A beautiful post. Yes, we tried hard to keep things simple too, living on acreage at the time was nice. I remember even as an only child, enjoying those popsickles or chocolate ice cream cone made by my mom as I contentedly played on my swing set.

I noticed Andrea's comment above. I remember feeling very much like her when our girls (we had four) were those ages. One day as I lay on bedrest with our fourth baby girl, I was listening to a Jonathan Lindvall tape and lo and behold he spoke of John the Baptist being raised in the wilderness as an only child. I don't want to blog on the blog (ha ha!) but after that, something very freeing in my spirit occurred and I realized our girls could be each others' friends. They already were, : ) not to mention elderly people etc. We had friends of all ages. : )

Our daughters are ages, 25 to 35 and they are still friends, and have also made long time friends as the Lord sent them along life's path.

I hope you feel encouraged, I think I know just how you feel.

Amelia

Thank you Mrs. White for such a most encouraging blog, I hold your blog dear to my heart and glean fellowship from a kindred spirit here.

Love, Amelia

Heather said...

I just happened to find your post on BlogLovin and I couldn't agree more. I am one of the lucky moms able to stay home with her children.

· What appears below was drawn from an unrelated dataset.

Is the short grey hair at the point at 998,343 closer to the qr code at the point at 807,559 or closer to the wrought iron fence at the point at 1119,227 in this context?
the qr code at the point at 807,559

We are in that in between income bracket where I can't afford the thousands of dollars for summer camps for my kids or the after-school care, so I stay home. But I also view it as a chance to have quality time with my kids. I also live far away from any family members so there really is no one else to watch our kids but me. I think summers like the ones you described sound amazing. My kids have had the chance to go on road trips, do vacation bible school, camping and just stay home and play and watch movies or eat ice cream. Your post really resonated with me.

Anonymous said...

I played with all six of my children exactly the way that you described. My youngest just turned 12, and I so miss the days of innocence, bubbles, toy trucks and dolls! I have to admit, my kids are my best friends, and I long for those sweet summer days, coming in for our dinner, before bed baths, smelling from soap, and fresh pjs. I sometimes think that if I ever make it to heAven,God will let me relive these joys! Thank you for being a nice, old fashioned mother like me! There's not too many of us here in New York City! Regards, Liz

Anonymous said...

Sitting here drinking my super sweet iced tea, reading this post brought joy to my heart and a smile to my face. I could just see vividly everything you described as I read, imagining what it must have been like for you and your children!! Your children are so blessed to have those memories, most of all, to have you as their Mother. Many years have come and gone since my little ones scattered legos, played hide and seek, and built cardboard box forts to sit in while enjoying the long hot summers of California. Oh! but the memories do linger....and linger....thanks for the reminder!
I love your posts, and I love YOU!! God bless you!!!